• [EXERCISE DETAILS]:
Please rewrite the listing below with every "grassy bank" changed to "riverbank" and everything else left as it is.

— Begin INPUT ROWS —

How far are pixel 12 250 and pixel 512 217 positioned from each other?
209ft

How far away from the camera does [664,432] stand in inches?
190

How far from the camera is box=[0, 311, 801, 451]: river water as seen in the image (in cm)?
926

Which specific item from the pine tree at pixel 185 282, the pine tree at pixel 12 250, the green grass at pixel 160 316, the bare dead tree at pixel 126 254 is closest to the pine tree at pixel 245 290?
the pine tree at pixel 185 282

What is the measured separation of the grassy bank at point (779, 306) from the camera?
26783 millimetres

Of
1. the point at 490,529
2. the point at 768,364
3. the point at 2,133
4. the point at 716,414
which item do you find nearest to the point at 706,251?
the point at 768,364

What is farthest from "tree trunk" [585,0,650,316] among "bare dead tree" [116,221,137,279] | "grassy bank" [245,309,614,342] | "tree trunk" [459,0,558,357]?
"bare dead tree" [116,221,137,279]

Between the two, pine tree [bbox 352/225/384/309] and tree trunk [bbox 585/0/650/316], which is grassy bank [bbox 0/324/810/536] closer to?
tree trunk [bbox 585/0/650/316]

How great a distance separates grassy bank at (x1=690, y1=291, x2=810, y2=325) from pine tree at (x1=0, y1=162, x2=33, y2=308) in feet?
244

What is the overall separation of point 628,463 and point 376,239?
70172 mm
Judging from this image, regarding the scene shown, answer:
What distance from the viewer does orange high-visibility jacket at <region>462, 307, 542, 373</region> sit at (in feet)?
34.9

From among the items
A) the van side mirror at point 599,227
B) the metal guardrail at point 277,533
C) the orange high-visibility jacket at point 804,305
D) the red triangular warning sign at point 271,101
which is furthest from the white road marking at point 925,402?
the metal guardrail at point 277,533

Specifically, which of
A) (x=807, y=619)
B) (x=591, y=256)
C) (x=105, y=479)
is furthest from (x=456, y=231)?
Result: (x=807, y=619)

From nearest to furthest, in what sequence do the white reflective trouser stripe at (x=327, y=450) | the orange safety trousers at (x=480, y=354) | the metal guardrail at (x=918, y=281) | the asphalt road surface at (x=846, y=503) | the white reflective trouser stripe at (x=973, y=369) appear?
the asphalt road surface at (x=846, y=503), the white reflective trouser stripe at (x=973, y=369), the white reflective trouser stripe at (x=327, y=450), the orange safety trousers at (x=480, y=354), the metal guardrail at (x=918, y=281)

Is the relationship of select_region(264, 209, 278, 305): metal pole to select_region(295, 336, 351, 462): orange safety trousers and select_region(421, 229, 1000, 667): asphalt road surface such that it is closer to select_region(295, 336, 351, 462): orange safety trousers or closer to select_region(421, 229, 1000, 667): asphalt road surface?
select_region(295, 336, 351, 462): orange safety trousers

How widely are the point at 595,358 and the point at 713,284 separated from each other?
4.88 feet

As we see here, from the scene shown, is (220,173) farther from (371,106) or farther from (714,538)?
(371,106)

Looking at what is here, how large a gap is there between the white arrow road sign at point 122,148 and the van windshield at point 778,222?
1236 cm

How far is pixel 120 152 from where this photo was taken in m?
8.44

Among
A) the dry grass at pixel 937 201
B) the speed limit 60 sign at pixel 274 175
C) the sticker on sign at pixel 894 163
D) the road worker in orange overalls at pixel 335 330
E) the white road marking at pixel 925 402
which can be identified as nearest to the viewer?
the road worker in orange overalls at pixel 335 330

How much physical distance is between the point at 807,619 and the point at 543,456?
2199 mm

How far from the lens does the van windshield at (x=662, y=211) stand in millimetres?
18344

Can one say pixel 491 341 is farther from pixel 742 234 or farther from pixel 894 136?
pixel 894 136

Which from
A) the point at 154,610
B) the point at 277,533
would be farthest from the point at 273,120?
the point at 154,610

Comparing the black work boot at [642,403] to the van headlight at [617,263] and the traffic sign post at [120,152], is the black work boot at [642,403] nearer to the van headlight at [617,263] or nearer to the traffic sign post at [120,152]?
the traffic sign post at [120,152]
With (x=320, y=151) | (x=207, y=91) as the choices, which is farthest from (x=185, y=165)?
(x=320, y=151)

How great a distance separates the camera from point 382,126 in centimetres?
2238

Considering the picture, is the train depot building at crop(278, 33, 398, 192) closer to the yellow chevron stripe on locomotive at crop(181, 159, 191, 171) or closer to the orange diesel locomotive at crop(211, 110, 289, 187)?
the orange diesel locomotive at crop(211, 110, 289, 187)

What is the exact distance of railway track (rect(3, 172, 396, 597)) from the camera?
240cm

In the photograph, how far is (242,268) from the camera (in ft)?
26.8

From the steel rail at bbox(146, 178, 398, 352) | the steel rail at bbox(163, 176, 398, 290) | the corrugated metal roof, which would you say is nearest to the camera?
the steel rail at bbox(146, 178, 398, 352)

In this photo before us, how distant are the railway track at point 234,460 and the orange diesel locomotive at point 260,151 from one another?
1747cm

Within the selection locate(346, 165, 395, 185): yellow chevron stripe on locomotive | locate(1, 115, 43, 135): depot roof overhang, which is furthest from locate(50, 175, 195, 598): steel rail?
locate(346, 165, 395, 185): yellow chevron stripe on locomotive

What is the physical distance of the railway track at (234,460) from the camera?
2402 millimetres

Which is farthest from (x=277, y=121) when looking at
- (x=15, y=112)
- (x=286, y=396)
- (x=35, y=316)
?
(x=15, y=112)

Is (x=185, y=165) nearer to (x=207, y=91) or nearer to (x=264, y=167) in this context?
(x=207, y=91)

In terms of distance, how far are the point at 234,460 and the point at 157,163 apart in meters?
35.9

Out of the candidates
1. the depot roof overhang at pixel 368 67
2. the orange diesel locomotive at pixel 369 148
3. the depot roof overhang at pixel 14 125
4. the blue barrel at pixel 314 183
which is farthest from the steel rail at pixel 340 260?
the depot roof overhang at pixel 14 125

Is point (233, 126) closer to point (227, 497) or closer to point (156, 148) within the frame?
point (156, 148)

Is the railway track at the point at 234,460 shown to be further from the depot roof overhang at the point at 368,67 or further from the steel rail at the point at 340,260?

— End INPUT ROWS —

• [EXERCISE SOLUTION]:
How far are pixel 12 250 and pixel 512 217 positioned from each other?
209ft

How far away from the camera does [664,432] stand in inches?
190

How far from the camera is box=[0, 311, 801, 451]: river water as seen in the image (in cm)?
926

Which specific item from the pine tree at pixel 185 282, the pine tree at pixel 12 250, the green grass at pixel 160 316, the bare dead tree at pixel 126 254 is closest to the pine tree at pixel 245 290?
the pine tree at pixel 185 282

What is the measured separation of the riverbank at point (779, 306) from the camera?
26783 millimetres

Of
1. the point at 490,529
2. the point at 768,364
3. the point at 2,133
4. the point at 716,414
which item do you find nearest to the point at 706,251?
the point at 768,364

What is farthest from "tree trunk" [585,0,650,316] among "bare dead tree" [116,221,137,279] | "riverbank" [245,309,614,342] | "tree trunk" [459,0,558,357]?
"bare dead tree" [116,221,137,279]

Between the two, pine tree [bbox 352/225/384/309] and tree trunk [bbox 585/0/650/316], which is riverbank [bbox 0/324/810/536] closer to?
tree trunk [bbox 585/0/650/316]

How great a distance separates riverbank at (x1=690, y1=291, x2=810, y2=325) from pine tree at (x1=0, y1=162, x2=33, y2=308) in feet?
244

What is the overall separation of point 628,463 and point 376,239?
70172 mm
Judging from this image, regarding the scene shown, answer:
What distance from the viewer does orange high-visibility jacket at <region>462, 307, 542, 373</region> sit at (in feet)?
34.9

From among the items
A) the van side mirror at point 599,227
B) the metal guardrail at point 277,533
C) the orange high-visibility jacket at point 804,305
D) the red triangular warning sign at point 271,101
which is furthest from the white road marking at point 925,402?
the metal guardrail at point 277,533

Specifically, which of
A) (x=807, y=619)
B) (x=591, y=256)
C) (x=105, y=479)
is furthest from (x=456, y=231)?
Result: (x=807, y=619)

From nearest to furthest, in what sequence do the white reflective trouser stripe at (x=327, y=450) | the orange safety trousers at (x=480, y=354) | the metal guardrail at (x=918, y=281) | the asphalt road surface at (x=846, y=503) | the white reflective trouser stripe at (x=973, y=369) appear?
the asphalt road surface at (x=846, y=503), the white reflective trouser stripe at (x=973, y=369), the white reflective trouser stripe at (x=327, y=450), the orange safety trousers at (x=480, y=354), the metal guardrail at (x=918, y=281)

Is the relationship of select_region(264, 209, 278, 305): metal pole to select_region(295, 336, 351, 462): orange safety trousers and select_region(421, 229, 1000, 667): asphalt road surface such that it is closer to select_region(295, 336, 351, 462): orange safety trousers or closer to select_region(421, 229, 1000, 667): asphalt road surface?
select_region(295, 336, 351, 462): orange safety trousers

How widely are the point at 595,358 and the point at 713,284 separated from each other?
4.88 feet

As we see here, from the scene shown, is (220,173) farther from (371,106) or farther from (714,538)?
(371,106)

Looking at what is here, how large a gap is there between the white arrow road sign at point 122,148 and the van windshield at point 778,222?
1236 cm

How far is pixel 120 152 from where this photo was taken in m?
8.44

Among
A) the dry grass at pixel 937 201
B) the speed limit 60 sign at pixel 274 175
C) the sticker on sign at pixel 894 163
D) the road worker in orange overalls at pixel 335 330
E) the white road marking at pixel 925 402
which can be identified as nearest to the viewer?
the road worker in orange overalls at pixel 335 330

How much physical distance is between the point at 807,619 and the point at 543,456?
2199 mm

How far from the lens does the van windshield at (x=662, y=211) stand in millimetres?
18344

Can one say pixel 491 341 is farther from pixel 742 234 or farther from pixel 894 136?
pixel 894 136

Which from
A) the point at 154,610
B) the point at 277,533
would be farthest from the point at 273,120?
the point at 154,610

Comparing the black work boot at [642,403] to the van headlight at [617,263] and the traffic sign post at [120,152], is the black work boot at [642,403] nearer to the van headlight at [617,263] or nearer to the traffic sign post at [120,152]?
the traffic sign post at [120,152]
With (x=320, y=151) | (x=207, y=91) as the choices, which is farthest from (x=185, y=165)?
(x=320, y=151)

How great a distance separates the camera from point 382,126 in centimetres?
2238

Considering the picture, is the train depot building at crop(278, 33, 398, 192) closer to the yellow chevron stripe on locomotive at crop(181, 159, 191, 171) or closer to the orange diesel locomotive at crop(211, 110, 289, 187)?
the orange diesel locomotive at crop(211, 110, 289, 187)

What is the exact distance of railway track (rect(3, 172, 396, 597)) from the camera?
240cm

In the photograph, how far is (242,268) from the camera (in ft)?
26.8

From the steel rail at bbox(146, 178, 398, 352) | the steel rail at bbox(163, 176, 398, 290) | the corrugated metal roof, which would you say is nearest to the camera?
the steel rail at bbox(146, 178, 398, 352)

In this photo before us, how distant are the railway track at point 234,460 and the orange diesel locomotive at point 260,151 from one another?
1747cm

Within the selection locate(346, 165, 395, 185): yellow chevron stripe on locomotive | locate(1, 115, 43, 135): depot roof overhang, which is furthest from locate(50, 175, 195, 598): steel rail?
locate(346, 165, 395, 185): yellow chevron stripe on locomotive

What is the physical distance of the railway track at (234,460) from the camera?
2402 millimetres

Which is farthest from (x=277, y=121) when looking at
- (x=15, y=112)
- (x=286, y=396)
- (x=35, y=316)
?
(x=15, y=112)

Is (x=185, y=165) nearer to (x=207, y=91) or nearer to (x=264, y=167) in this context?
(x=207, y=91)

In terms of distance, how far are the point at 234,460 and the point at 157,163 apart in meters?
35.9

Out of the candidates
1. the depot roof overhang at pixel 368 67
2. the orange diesel locomotive at pixel 369 148
3. the depot roof overhang at pixel 14 125
4. the blue barrel at pixel 314 183
which is farthest from the steel rail at pixel 340 260?
the depot roof overhang at pixel 14 125

Is point (233, 126) closer to point (227, 497) or closer to point (156, 148) within the frame?
point (156, 148)

Is the railway track at the point at 234,460 shown to be further from the depot roof overhang at the point at 368,67 or further from the steel rail at the point at 340,260?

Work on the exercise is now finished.